Work to be completed: Using the data below, output a verbatim copy of the lines between the one holding "El Gobierno motiva" and the one holding "дървена дограма -прозорец и врата", inclusive, without any pictures.

Material supplied:
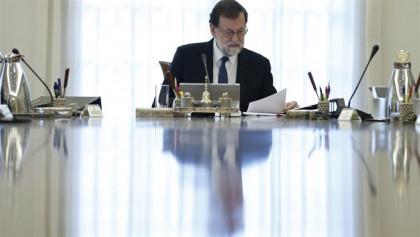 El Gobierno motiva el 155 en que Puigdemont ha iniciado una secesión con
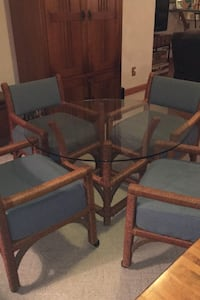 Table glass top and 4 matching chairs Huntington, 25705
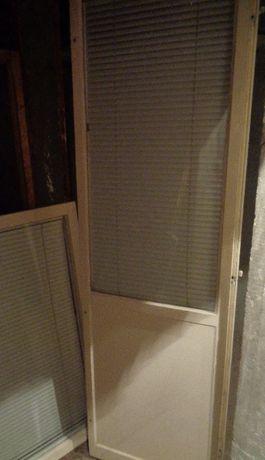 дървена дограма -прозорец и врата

==

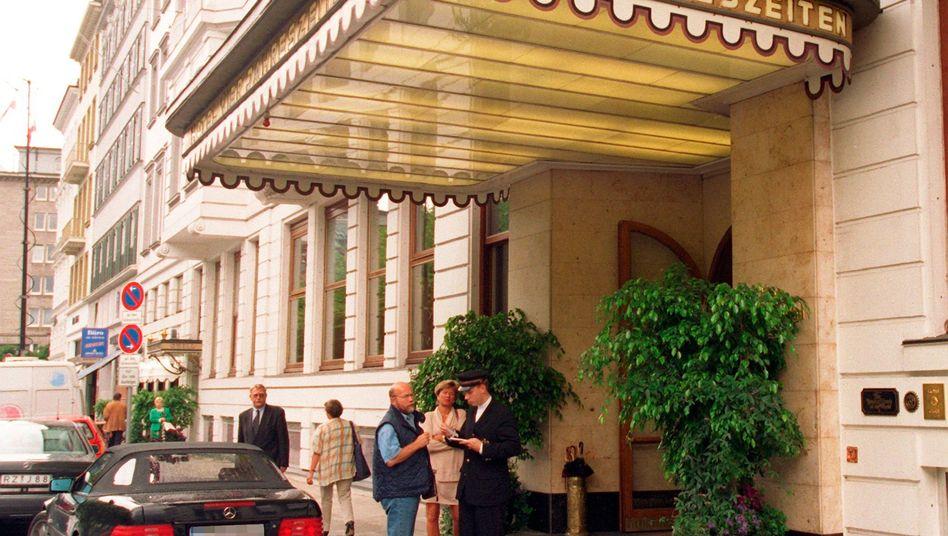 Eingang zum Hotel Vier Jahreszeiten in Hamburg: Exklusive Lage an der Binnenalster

Answer to the exercise:
 El Gobierno motiva el 155 en que Puigdemont ha iniciado una secesión con
 Table glass top and 4 matching chairs Huntington, 25705
 дървена дограма -прозорец и врата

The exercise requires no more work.